▸ Provided text:
--- Begin ---
Most of the outlying neighbourhoods are similar to my own, highrises sitting among the odd high street of chain restaurants and convenience stores. A phenomenon of Jeonju which can be seen to a lesser extent in other Korean cities is the number of coffee shops. My previous address had a choice of six different coffee places in about 100m on the main street. Whether such places remain is yet to be seen but for now they are an essential part of urban life. When you carry on along the main highways towards downtown the residential gives way to light industry, lots of tyre fitters and old men selling what look like electrical items from the museum of the recent past. Is there still a market for TVs which are not flat? Roads like this will inevitably lead down-town after a few monolithic schools. The Gaeksa area (named after a portion of a former palace where dignitaries stayed) is the main shopping area. It is easily distinguished by semi roofed pedestrian walkways. If you arrive before 11 in the morning ,as I do, it’s quite calm, but after lunch this place turns into the labyrinth of late capitalist nightmares. Every shop competes in a kind of unofficial tat contest. The biggest winners (or losers if judged from my perspective) are the cosmetics, electronics, and phone shops. Flyers are handed out to anyone who walks within 50 feet, and arches of balloons guide you into the shops just in case the fifteen sets of fairly lights didn’t attract your attention. A particularly nice touch is scantily clad women wearing leg warmers either singing and dancing or talking into headsets at full blast. In the bigger electronic stores they have their own podiums on either side of the entrance. This is East Asian Consumerism at its finest. There seems to be no discomfort or cringing, people just get on with it. The Gaeksa area is pretty typical of Korean cities, you can find much bigger and noisier places in Daejeon, Gwangju or Daegu. However, if you get tired of all the noise and fuss not all cities have the Hanok escape route. Just a few blocks from the madness is the Hanok Village. If any place is deserving of a new paragraph it’s the Hanok Village……so here goes…..
--- End ---
▸ Task requirements: Write the next part of the Jeonju piece above, beginning right after its final sentence.

▸ Data extracted from a collection:
--- Begin ---
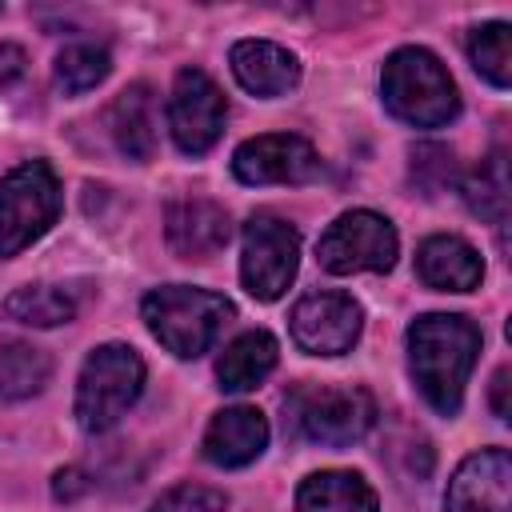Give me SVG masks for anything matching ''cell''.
Here are the masks:
<instances>
[{"label": "cell", "mask_w": 512, "mask_h": 512, "mask_svg": "<svg viewBox=\"0 0 512 512\" xmlns=\"http://www.w3.org/2000/svg\"><path fill=\"white\" fill-rule=\"evenodd\" d=\"M360 304L348 292H308L304 300H296L288 328L292 340L312 352V356H340L356 344L360 336Z\"/></svg>", "instance_id": "obj_10"}, {"label": "cell", "mask_w": 512, "mask_h": 512, "mask_svg": "<svg viewBox=\"0 0 512 512\" xmlns=\"http://www.w3.org/2000/svg\"><path fill=\"white\" fill-rule=\"evenodd\" d=\"M508 368H500L496 376H492V412L500 416V420H508Z\"/></svg>", "instance_id": "obj_28"}, {"label": "cell", "mask_w": 512, "mask_h": 512, "mask_svg": "<svg viewBox=\"0 0 512 512\" xmlns=\"http://www.w3.org/2000/svg\"><path fill=\"white\" fill-rule=\"evenodd\" d=\"M84 492H88V480H84L80 468L56 472V480H52V496H56V500H76V496H84Z\"/></svg>", "instance_id": "obj_27"}, {"label": "cell", "mask_w": 512, "mask_h": 512, "mask_svg": "<svg viewBox=\"0 0 512 512\" xmlns=\"http://www.w3.org/2000/svg\"><path fill=\"white\" fill-rule=\"evenodd\" d=\"M316 260L324 272L332 276H348V272H388L396 264V228L368 212H344L328 224V232L316 244Z\"/></svg>", "instance_id": "obj_7"}, {"label": "cell", "mask_w": 512, "mask_h": 512, "mask_svg": "<svg viewBox=\"0 0 512 512\" xmlns=\"http://www.w3.org/2000/svg\"><path fill=\"white\" fill-rule=\"evenodd\" d=\"M24 68H28L24 48H20V44H0V92L12 88V84L24 76Z\"/></svg>", "instance_id": "obj_26"}, {"label": "cell", "mask_w": 512, "mask_h": 512, "mask_svg": "<svg viewBox=\"0 0 512 512\" xmlns=\"http://www.w3.org/2000/svg\"><path fill=\"white\" fill-rule=\"evenodd\" d=\"M224 92L200 72V68H184L172 84V100H168V128L180 152L188 156H204L220 132H224Z\"/></svg>", "instance_id": "obj_9"}, {"label": "cell", "mask_w": 512, "mask_h": 512, "mask_svg": "<svg viewBox=\"0 0 512 512\" xmlns=\"http://www.w3.org/2000/svg\"><path fill=\"white\" fill-rule=\"evenodd\" d=\"M144 388V360L128 344H100L76 380V420L84 432L112 428Z\"/></svg>", "instance_id": "obj_4"}, {"label": "cell", "mask_w": 512, "mask_h": 512, "mask_svg": "<svg viewBox=\"0 0 512 512\" xmlns=\"http://www.w3.org/2000/svg\"><path fill=\"white\" fill-rule=\"evenodd\" d=\"M164 236L176 256L184 260H208L220 252L232 236V220L212 200H176L164 216Z\"/></svg>", "instance_id": "obj_13"}, {"label": "cell", "mask_w": 512, "mask_h": 512, "mask_svg": "<svg viewBox=\"0 0 512 512\" xmlns=\"http://www.w3.org/2000/svg\"><path fill=\"white\" fill-rule=\"evenodd\" d=\"M444 512H512V456L504 448L472 452L448 480Z\"/></svg>", "instance_id": "obj_12"}, {"label": "cell", "mask_w": 512, "mask_h": 512, "mask_svg": "<svg viewBox=\"0 0 512 512\" xmlns=\"http://www.w3.org/2000/svg\"><path fill=\"white\" fill-rule=\"evenodd\" d=\"M48 376H52L48 352L20 340L0 344V400H28L48 384Z\"/></svg>", "instance_id": "obj_20"}, {"label": "cell", "mask_w": 512, "mask_h": 512, "mask_svg": "<svg viewBox=\"0 0 512 512\" xmlns=\"http://www.w3.org/2000/svg\"><path fill=\"white\" fill-rule=\"evenodd\" d=\"M380 92L388 112L412 128H440L460 112L456 84L428 48L392 52L380 72Z\"/></svg>", "instance_id": "obj_3"}, {"label": "cell", "mask_w": 512, "mask_h": 512, "mask_svg": "<svg viewBox=\"0 0 512 512\" xmlns=\"http://www.w3.org/2000/svg\"><path fill=\"white\" fill-rule=\"evenodd\" d=\"M232 72L240 80V88H248L252 96H284L296 88L300 80V64L288 48L272 44V40H240L232 44Z\"/></svg>", "instance_id": "obj_15"}, {"label": "cell", "mask_w": 512, "mask_h": 512, "mask_svg": "<svg viewBox=\"0 0 512 512\" xmlns=\"http://www.w3.org/2000/svg\"><path fill=\"white\" fill-rule=\"evenodd\" d=\"M228 508V496L208 488V484H176L168 488L164 496H156L152 512H224Z\"/></svg>", "instance_id": "obj_25"}, {"label": "cell", "mask_w": 512, "mask_h": 512, "mask_svg": "<svg viewBox=\"0 0 512 512\" xmlns=\"http://www.w3.org/2000/svg\"><path fill=\"white\" fill-rule=\"evenodd\" d=\"M108 128L128 160H152L156 152V100L148 84L124 88L108 108Z\"/></svg>", "instance_id": "obj_17"}, {"label": "cell", "mask_w": 512, "mask_h": 512, "mask_svg": "<svg viewBox=\"0 0 512 512\" xmlns=\"http://www.w3.org/2000/svg\"><path fill=\"white\" fill-rule=\"evenodd\" d=\"M296 512H380V504L356 472H312L296 492Z\"/></svg>", "instance_id": "obj_18"}, {"label": "cell", "mask_w": 512, "mask_h": 512, "mask_svg": "<svg viewBox=\"0 0 512 512\" xmlns=\"http://www.w3.org/2000/svg\"><path fill=\"white\" fill-rule=\"evenodd\" d=\"M288 420L316 444H352L376 424V400L356 384H296L284 400Z\"/></svg>", "instance_id": "obj_5"}, {"label": "cell", "mask_w": 512, "mask_h": 512, "mask_svg": "<svg viewBox=\"0 0 512 512\" xmlns=\"http://www.w3.org/2000/svg\"><path fill=\"white\" fill-rule=\"evenodd\" d=\"M232 172L244 184H304L320 172V156L304 136L268 132L236 148Z\"/></svg>", "instance_id": "obj_11"}, {"label": "cell", "mask_w": 512, "mask_h": 512, "mask_svg": "<svg viewBox=\"0 0 512 512\" xmlns=\"http://www.w3.org/2000/svg\"><path fill=\"white\" fill-rule=\"evenodd\" d=\"M4 316L32 324V328H56L76 316V300H72V292L56 288V284H28L4 300Z\"/></svg>", "instance_id": "obj_21"}, {"label": "cell", "mask_w": 512, "mask_h": 512, "mask_svg": "<svg viewBox=\"0 0 512 512\" xmlns=\"http://www.w3.org/2000/svg\"><path fill=\"white\" fill-rule=\"evenodd\" d=\"M268 444V420L256 408H224L212 416L204 432V456L220 468H244L252 464Z\"/></svg>", "instance_id": "obj_14"}, {"label": "cell", "mask_w": 512, "mask_h": 512, "mask_svg": "<svg viewBox=\"0 0 512 512\" xmlns=\"http://www.w3.org/2000/svg\"><path fill=\"white\" fill-rule=\"evenodd\" d=\"M416 272L436 292H472L484 276L480 252L460 236H428L416 252Z\"/></svg>", "instance_id": "obj_16"}, {"label": "cell", "mask_w": 512, "mask_h": 512, "mask_svg": "<svg viewBox=\"0 0 512 512\" xmlns=\"http://www.w3.org/2000/svg\"><path fill=\"white\" fill-rule=\"evenodd\" d=\"M480 356V328L468 316L428 312L408 328V364L424 400L440 416H456L468 372Z\"/></svg>", "instance_id": "obj_1"}, {"label": "cell", "mask_w": 512, "mask_h": 512, "mask_svg": "<svg viewBox=\"0 0 512 512\" xmlns=\"http://www.w3.org/2000/svg\"><path fill=\"white\" fill-rule=\"evenodd\" d=\"M300 264V236L288 220L272 212H256L244 224V256H240V280L256 300H276L292 284Z\"/></svg>", "instance_id": "obj_8"}, {"label": "cell", "mask_w": 512, "mask_h": 512, "mask_svg": "<svg viewBox=\"0 0 512 512\" xmlns=\"http://www.w3.org/2000/svg\"><path fill=\"white\" fill-rule=\"evenodd\" d=\"M272 368H276V340L268 332H244L224 348V356L216 364V376H220L224 392H248Z\"/></svg>", "instance_id": "obj_19"}, {"label": "cell", "mask_w": 512, "mask_h": 512, "mask_svg": "<svg viewBox=\"0 0 512 512\" xmlns=\"http://www.w3.org/2000/svg\"><path fill=\"white\" fill-rule=\"evenodd\" d=\"M108 68H112L108 52L100 44H68L56 56V84L68 96H80V92H92L108 76Z\"/></svg>", "instance_id": "obj_24"}, {"label": "cell", "mask_w": 512, "mask_h": 512, "mask_svg": "<svg viewBox=\"0 0 512 512\" xmlns=\"http://www.w3.org/2000/svg\"><path fill=\"white\" fill-rule=\"evenodd\" d=\"M464 200L476 216L500 224L504 212H508V168H504V152H492L476 172L472 180L464 184Z\"/></svg>", "instance_id": "obj_23"}, {"label": "cell", "mask_w": 512, "mask_h": 512, "mask_svg": "<svg viewBox=\"0 0 512 512\" xmlns=\"http://www.w3.org/2000/svg\"><path fill=\"white\" fill-rule=\"evenodd\" d=\"M60 216V184L44 160H28L0 180V256L40 240Z\"/></svg>", "instance_id": "obj_6"}, {"label": "cell", "mask_w": 512, "mask_h": 512, "mask_svg": "<svg viewBox=\"0 0 512 512\" xmlns=\"http://www.w3.org/2000/svg\"><path fill=\"white\" fill-rule=\"evenodd\" d=\"M468 56H472V68L488 84H496V88L512 84V36H508V24H500V20L480 24L468 36Z\"/></svg>", "instance_id": "obj_22"}, {"label": "cell", "mask_w": 512, "mask_h": 512, "mask_svg": "<svg viewBox=\"0 0 512 512\" xmlns=\"http://www.w3.org/2000/svg\"><path fill=\"white\" fill-rule=\"evenodd\" d=\"M148 332L180 360H196L208 352L220 336V328L232 320V300L208 288H188V284H168L144 296L140 304Z\"/></svg>", "instance_id": "obj_2"}]
</instances>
--- End ---
▸ Result below:
Hanok describes the Korean domestic architecture. It differs from the modern post war architecture in almost every way possible. Many of the hanok structures in Jeonju are reconstructed or actually brand new, but they all keep the same basic elements. They are made from timber, stone and clay. Many have courtyards and small streams running at the front of them. The greatest contain no nails in their construction and the tiling is exquisite. I’ve almost been run over walking through the Hanok Village because I always get transfixed by the amazing angles and designs of the roof. Even the roof on the gates are pretty ornate. I also prefer the plain white and wood colours to the painted temple buildings. The Hanok Village is an area where this traditional style of building has been given a touristy facelift and now most of the buildings are used as museums, cafes and craft shops. What makes this area more interesting is the number of master craftsmen working here. You can find calligraphy, lacquerware, pottery, dolls, wine, tea and a million other things. I admit that the artificial streams and little gazebos can be a bit twee and disneyfied, but I have never grown tired of this part of town. The central area here can get amazingly busy at weekends but I have still been able to find side streets to get lost down and new cafes to sit and sip. There are other Hanok areas in Korea, the one in Seoul is a great place to spend a sleepy afternoon, but I still love the Jeonju Hanok because I often end up there after my hikes. If you cross the road which barricades the old from the new you can be back into the mountains pretty quickly. The Hanok area has saved me on many occasions because when the dust settles and life becomes routine, you can forget where you are. I do live and work in Jeonju so sometimes all you do is go to work and visit the bank. The romantic view of East Asia is like the village from The Last Samurai, and you can get that kind of escape from the Hanok Village. My favourite memory was going on a big hike in the heat of summer and then falling asleep on a bench near the bamboo trees in the park.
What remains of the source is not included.